▶ Extrait à lire
:::
Le processus visant à résoudre le conflit israélo-palestinien est bloqué. Les négociations directes semblent loin. Dans cette situation confuse, les palestinien.nes sont à la recherche de stratégies alternatives. Les tentatives pour débloquer le processus de négociation comprennent la recherche d’une reconnaissance internationale par les Nations Unies, la résistance non-violente, le « boycott, désinvestissement, sanctions » (BDS). Le désinvestissement décrit la fermeture de toute coopération non seulement étatique mais aussi civile entre palestinien.es et israélien.nes, pour que ces projets n’existent pas en « trompe-l’oeil » tandis que l’occupation israélienne se poursuit. Dans le monde entier, la stratégie du BDS a trouvé des allié.es dans des groupes militants.
La campagne contre le pinkwashing fait partie de la stratégie BDS. Le gouvernement israélien y est accusé de faire de la pub au niveau international en s’appuyant sur l’image de la ville de Tel-Aviv pour montrer à quel point tout Israël serait gay friendly.
:::
▶ Enregistrements fournis
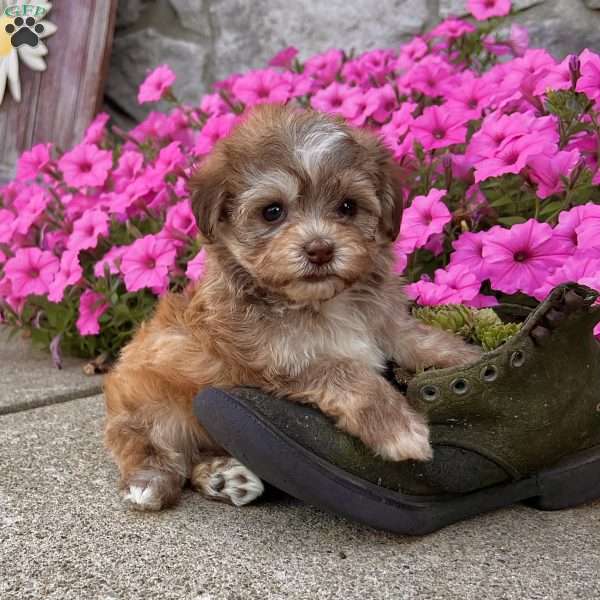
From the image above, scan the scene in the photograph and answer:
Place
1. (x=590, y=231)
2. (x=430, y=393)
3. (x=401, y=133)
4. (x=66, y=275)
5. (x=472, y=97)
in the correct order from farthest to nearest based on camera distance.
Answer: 1. (x=66, y=275)
2. (x=472, y=97)
3. (x=401, y=133)
4. (x=590, y=231)
5. (x=430, y=393)

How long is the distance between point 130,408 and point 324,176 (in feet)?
A: 3.26

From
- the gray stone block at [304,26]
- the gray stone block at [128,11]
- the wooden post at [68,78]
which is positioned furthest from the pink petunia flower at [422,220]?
the gray stone block at [128,11]

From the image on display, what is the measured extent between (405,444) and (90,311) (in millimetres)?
2241

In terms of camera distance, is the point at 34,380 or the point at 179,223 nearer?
the point at 179,223

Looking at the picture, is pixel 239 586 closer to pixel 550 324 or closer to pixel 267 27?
pixel 550 324

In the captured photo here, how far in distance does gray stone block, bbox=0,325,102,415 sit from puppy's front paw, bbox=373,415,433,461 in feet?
6.45

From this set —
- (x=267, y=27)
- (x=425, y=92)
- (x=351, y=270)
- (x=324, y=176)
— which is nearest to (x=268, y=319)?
(x=351, y=270)

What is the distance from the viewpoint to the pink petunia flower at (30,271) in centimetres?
401

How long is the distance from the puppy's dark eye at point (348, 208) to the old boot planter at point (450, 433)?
21.3 inches

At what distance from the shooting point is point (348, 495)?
216 centimetres

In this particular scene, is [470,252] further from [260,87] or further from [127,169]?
[127,169]

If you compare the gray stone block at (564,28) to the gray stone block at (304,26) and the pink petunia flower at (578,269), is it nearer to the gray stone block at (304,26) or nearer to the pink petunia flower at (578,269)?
the gray stone block at (304,26)

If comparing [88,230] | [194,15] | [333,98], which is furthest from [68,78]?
[333,98]

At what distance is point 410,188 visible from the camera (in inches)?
134
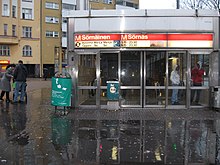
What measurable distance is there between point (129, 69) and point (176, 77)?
181 cm

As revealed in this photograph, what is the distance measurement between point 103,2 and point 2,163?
2509 inches

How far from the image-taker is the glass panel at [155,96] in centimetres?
1303

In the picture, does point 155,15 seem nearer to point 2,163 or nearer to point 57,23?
point 2,163

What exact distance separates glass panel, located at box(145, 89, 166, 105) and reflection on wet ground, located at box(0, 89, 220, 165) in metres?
1.31

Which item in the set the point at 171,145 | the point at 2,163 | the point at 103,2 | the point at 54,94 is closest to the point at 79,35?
the point at 54,94

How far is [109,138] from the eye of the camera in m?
7.84

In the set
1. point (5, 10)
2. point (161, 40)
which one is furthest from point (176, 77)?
point (5, 10)

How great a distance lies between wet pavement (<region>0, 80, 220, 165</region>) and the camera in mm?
6234

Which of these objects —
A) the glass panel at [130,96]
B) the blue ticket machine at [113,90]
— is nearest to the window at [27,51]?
:::
▶ Demande écrite 1
Reproduisez fidèlement le passage de l'extrait sur la stratégie BDS qui va de « La campagne contre » à « serait gay friendly. ».
▶ Demande écrite 2
Retranscrivez à l'identique les lignes des enregistrements, de celle qui contient « In the picture, does » jusqu'à la dernière ligne des enregistrements, toutes deux comprises. Ne donnez que ces lignes.
Les enregistrements n'ont aucun lien avec l'extrait.

▶ Réponse 1
La campagne contre le pinkwashing fait partie de la stratégie BDS. Le gouvernement israélien y est accusé de faire de la pub au niveau international en s’appuyant sur l’image de la ville de Tel-Aviv pour montrer à quel point tout Israël serait gay friendly.

▶ Réponse 2
In the picture, does point 155,15 seem nearer to point 2,163 or nearer to point 57,23?
point 2,163

What exact distance separates glass panel, located at box(145, 89, 166, 105) and reflection on wet ground, located at box(0, 89, 220, 165) in metres?
1.31

Which item in the set the point at 171,145 | the point at 2,163 | the point at 103,2 | the point at 54,94 is closest to the point at 79,35?
the point at 54,94

How far is [109,138] from the eye of the camera in m?
7.84

In the set
1. point (5, 10)
2. point (161, 40)
which one is furthest from point (176, 77)?
point (5, 10)

How great a distance lies between wet pavement (<region>0, 80, 220, 165</region>) and the camera in mm?
6234

Which of these objects —
A) the glass panel at [130,96]
B) the blue ticket machine at [113,90]
— is nearest to the window at [27,51]?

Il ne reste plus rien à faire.